- Also known as: Mr. Metro
- Born: Devon Martin June 5, 1963 England
- Died: July 23, 2024 (aged 61) Vancouver, Canada
- Occupation: Rapper

= Devon (rapper) =

Devon Martin (June 6, 1963 – July 23, 2024), better known mononymously as Devon, was an English-born Canadian rapper who rose to prominence in 1990 for his song titled "Mr. Metro", a controversial single about police racism. "Mr. Metro" subsequently became an alias of the artist.

== Early life ==
Devon was born in England, but raised in the Mississauga suburb of Malton, Ontario. He formed his first band, Shock Waves, at the age of 14, releasing an independent single in 1977. Later he was a member of the reggae band 20th Century Rebels, and served as a backing musician for Bong Conga Nistas, Messenjah, Judy Mowatt and Lillian Allen.

== Career during 1990s ==

=== "Mr. Metro" video ===
Although the title of his single "Mr. Metro" referred to the Toronto Police Service, the song was in fact inspired by incidents of police racism across North America, including his own detention by police in Redondo Beach, California, rather than in Toronto alone. Despite this, the Toronto Police Service threatened to arrest him on defamation charges, forcing him to black out parts of the video which might have been perceived as identifying Toronto police officers. The video went on to win a MuchMusic Video Award in 1990.

=== Other work ===
In 1990, he collaborated on the one-off single "Can't Repress the Cause", a plea for greater inclusion of hip hop music in the Canadian music scene, with Dance Appeal, a supergroup of Toronto-area musicians that included Maestro Fresh Wes, Dream Warriors, Michie Mee, B-Kool, Lillian Allen, Eria Fachin, HDV, Dionne, Thando Hyman, Carla Marshall, Messenjah, Jillian Mendez, Lorraine Scott, Lorraine Segato, Self Defense, Leroy Sibbles, Zama and Thyron Lee White.

After the song "Mr. Metro", Devon released his first solo album It's My Nature in 1992. The following year (1993), he won the Juno Award for Best Rap Recording with the album Keep It Slammin.
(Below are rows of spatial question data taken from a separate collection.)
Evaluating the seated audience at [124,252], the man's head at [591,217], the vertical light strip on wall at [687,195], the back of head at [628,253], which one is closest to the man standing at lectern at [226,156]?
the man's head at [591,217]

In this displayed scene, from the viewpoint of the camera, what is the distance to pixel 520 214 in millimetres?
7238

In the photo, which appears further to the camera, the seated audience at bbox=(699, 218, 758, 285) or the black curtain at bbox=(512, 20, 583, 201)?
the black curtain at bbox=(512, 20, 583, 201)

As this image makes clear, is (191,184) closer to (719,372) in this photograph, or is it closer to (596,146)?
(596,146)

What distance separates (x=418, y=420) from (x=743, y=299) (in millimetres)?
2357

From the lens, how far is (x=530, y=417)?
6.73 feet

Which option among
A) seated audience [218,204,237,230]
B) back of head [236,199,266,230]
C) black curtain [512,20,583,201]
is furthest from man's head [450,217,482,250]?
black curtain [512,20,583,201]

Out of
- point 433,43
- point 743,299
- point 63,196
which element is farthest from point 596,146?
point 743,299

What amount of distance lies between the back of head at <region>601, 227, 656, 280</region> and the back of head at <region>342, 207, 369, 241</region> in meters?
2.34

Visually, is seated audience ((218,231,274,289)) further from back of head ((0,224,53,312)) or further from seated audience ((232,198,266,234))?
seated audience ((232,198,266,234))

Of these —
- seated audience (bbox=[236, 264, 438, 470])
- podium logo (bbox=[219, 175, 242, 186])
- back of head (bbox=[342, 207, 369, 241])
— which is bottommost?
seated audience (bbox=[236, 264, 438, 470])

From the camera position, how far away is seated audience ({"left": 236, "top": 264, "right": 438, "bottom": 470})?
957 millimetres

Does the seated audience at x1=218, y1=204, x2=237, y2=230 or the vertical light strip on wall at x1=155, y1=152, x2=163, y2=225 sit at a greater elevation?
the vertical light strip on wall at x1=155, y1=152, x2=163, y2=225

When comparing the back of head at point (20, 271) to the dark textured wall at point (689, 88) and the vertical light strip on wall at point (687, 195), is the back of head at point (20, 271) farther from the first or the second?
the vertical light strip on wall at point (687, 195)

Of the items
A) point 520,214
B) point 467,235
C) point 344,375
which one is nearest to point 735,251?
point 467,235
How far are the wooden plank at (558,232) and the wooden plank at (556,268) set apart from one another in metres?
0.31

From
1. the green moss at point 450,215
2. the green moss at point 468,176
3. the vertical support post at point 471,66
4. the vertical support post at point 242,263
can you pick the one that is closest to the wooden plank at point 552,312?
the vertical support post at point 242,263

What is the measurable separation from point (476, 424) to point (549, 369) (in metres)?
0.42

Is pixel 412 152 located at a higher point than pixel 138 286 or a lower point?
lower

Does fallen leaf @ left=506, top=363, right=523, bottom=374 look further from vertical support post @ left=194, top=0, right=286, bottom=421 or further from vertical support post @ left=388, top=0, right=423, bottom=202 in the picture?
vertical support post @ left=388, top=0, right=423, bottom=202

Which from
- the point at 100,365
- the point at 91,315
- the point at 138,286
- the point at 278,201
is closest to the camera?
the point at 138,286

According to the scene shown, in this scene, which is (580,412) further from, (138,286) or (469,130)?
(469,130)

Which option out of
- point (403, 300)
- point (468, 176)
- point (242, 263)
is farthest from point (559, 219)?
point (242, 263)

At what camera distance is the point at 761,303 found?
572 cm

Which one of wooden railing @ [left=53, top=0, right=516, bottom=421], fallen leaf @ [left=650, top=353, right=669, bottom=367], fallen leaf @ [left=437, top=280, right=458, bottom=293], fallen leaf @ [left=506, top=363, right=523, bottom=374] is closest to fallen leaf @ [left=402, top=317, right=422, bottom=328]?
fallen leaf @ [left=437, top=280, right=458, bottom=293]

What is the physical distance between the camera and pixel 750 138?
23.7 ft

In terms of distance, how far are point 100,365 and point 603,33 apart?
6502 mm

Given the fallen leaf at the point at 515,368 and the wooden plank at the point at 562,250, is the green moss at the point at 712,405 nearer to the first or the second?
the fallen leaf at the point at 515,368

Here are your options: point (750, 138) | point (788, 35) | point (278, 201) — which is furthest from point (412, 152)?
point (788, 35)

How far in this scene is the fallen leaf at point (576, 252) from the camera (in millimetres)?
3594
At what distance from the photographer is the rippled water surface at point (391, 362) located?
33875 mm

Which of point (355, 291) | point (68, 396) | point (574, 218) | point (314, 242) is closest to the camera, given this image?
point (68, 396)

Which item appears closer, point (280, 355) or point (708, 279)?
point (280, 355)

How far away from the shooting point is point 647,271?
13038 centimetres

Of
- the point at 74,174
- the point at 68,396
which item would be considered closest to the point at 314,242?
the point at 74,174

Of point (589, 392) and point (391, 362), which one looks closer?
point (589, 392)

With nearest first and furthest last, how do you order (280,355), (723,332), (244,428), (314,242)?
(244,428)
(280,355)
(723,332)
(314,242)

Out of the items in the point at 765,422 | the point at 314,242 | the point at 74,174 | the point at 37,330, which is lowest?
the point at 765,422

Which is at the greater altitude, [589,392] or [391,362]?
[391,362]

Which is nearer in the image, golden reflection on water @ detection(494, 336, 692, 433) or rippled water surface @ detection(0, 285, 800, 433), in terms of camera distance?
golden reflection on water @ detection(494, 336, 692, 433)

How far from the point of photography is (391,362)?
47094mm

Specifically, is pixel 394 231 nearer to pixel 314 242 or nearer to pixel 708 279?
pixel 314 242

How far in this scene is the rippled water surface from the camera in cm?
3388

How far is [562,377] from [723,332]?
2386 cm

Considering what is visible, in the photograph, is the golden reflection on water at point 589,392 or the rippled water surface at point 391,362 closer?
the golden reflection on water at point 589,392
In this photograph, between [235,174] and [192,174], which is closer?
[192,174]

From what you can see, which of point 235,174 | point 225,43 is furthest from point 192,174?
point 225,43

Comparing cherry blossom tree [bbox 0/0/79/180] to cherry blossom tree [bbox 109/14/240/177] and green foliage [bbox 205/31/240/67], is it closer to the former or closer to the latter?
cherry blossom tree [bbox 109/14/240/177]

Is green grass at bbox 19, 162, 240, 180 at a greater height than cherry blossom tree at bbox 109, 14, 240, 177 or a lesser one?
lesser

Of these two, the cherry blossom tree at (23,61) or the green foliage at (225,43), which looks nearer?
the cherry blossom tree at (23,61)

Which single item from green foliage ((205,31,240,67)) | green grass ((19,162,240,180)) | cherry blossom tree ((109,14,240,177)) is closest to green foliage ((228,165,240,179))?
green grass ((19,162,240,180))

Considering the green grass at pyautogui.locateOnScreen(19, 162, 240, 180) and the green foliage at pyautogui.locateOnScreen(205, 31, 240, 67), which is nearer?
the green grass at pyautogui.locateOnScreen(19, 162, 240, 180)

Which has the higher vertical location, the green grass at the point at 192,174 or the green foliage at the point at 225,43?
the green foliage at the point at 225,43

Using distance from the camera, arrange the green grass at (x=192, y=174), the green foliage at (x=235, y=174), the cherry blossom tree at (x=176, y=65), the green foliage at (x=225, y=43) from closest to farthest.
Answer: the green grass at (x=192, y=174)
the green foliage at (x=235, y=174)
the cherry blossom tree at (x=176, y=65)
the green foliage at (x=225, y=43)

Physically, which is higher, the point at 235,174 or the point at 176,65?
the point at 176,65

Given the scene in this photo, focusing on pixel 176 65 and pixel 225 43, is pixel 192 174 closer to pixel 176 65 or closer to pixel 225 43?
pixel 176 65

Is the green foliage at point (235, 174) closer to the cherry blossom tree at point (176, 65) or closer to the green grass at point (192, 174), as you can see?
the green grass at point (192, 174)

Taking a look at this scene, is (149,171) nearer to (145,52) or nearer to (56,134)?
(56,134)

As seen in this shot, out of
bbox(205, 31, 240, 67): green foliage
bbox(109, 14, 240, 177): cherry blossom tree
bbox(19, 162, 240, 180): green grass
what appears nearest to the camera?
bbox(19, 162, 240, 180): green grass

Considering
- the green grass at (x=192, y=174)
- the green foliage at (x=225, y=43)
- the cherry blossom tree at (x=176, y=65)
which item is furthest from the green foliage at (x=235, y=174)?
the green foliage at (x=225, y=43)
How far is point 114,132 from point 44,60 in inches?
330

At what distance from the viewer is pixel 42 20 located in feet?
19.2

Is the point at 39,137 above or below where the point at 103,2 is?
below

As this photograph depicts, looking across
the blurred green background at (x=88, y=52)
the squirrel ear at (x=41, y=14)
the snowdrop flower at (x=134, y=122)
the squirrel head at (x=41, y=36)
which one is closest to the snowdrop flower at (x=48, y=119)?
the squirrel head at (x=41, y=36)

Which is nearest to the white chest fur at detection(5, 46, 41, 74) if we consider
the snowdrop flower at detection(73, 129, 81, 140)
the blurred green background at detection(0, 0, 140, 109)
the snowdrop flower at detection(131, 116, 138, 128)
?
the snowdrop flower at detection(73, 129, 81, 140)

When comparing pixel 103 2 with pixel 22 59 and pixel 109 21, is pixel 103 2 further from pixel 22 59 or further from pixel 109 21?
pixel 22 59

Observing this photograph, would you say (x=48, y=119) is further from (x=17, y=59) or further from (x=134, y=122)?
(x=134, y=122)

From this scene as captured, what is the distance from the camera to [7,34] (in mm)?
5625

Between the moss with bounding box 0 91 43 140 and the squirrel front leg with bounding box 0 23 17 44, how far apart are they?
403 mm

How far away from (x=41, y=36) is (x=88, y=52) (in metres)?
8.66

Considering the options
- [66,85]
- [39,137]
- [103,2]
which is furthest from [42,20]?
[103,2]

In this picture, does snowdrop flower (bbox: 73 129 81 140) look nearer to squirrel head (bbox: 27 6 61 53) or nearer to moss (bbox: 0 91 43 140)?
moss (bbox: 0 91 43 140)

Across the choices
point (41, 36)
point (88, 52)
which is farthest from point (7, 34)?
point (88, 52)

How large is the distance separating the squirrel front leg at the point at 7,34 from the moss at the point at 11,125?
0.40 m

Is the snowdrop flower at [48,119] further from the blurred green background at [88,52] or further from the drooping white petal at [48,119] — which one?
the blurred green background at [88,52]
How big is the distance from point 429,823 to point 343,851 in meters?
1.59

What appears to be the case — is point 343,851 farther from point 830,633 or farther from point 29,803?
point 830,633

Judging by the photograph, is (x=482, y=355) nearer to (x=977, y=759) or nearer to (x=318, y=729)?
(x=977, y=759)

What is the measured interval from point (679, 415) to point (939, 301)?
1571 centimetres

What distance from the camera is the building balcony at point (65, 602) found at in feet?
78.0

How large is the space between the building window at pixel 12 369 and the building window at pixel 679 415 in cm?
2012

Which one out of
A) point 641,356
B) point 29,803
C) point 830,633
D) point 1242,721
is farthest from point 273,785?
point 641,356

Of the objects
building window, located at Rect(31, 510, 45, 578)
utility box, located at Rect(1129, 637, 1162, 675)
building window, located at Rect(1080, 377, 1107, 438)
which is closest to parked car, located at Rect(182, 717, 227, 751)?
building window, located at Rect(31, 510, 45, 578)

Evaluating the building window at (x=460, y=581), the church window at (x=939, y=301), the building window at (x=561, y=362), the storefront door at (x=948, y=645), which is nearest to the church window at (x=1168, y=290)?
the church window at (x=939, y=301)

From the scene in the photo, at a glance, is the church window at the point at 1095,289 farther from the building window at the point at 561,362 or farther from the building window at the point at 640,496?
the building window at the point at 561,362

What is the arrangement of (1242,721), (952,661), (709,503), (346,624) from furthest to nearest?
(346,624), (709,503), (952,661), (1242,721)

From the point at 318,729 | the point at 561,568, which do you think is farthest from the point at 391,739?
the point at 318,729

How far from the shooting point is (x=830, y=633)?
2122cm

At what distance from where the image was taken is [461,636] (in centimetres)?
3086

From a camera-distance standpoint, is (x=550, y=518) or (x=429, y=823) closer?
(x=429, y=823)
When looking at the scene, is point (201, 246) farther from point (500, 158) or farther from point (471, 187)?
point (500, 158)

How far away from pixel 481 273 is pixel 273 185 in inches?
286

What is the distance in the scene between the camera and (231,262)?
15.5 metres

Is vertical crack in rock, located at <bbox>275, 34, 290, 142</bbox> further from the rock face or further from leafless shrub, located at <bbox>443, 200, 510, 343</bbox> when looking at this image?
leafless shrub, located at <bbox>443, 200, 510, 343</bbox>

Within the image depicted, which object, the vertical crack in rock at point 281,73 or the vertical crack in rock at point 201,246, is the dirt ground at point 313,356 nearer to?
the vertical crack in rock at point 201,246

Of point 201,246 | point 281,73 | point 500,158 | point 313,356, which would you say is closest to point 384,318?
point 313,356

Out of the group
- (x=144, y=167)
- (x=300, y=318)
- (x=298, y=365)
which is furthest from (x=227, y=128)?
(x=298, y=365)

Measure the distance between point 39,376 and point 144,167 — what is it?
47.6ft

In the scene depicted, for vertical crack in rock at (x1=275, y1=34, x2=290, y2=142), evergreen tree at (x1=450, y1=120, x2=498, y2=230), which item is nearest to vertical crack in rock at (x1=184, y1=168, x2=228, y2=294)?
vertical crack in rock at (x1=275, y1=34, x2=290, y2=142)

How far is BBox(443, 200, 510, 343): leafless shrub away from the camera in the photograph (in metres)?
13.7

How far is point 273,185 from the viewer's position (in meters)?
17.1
In 1997, he relocated to Vancouver and signed to indie label Rated-R Recordz owned by Ray "Rated-R" Montani, a young man he was mentoring, where he released the EP and single both entitled Pressure, which were released in 1998, and feature Orin Isaacs.

== Death ==
Devon died in Vancouver on July 23, 2024, at the age of 61. The news was confirmed on social media by Devon's brother, comedian Jay Martin.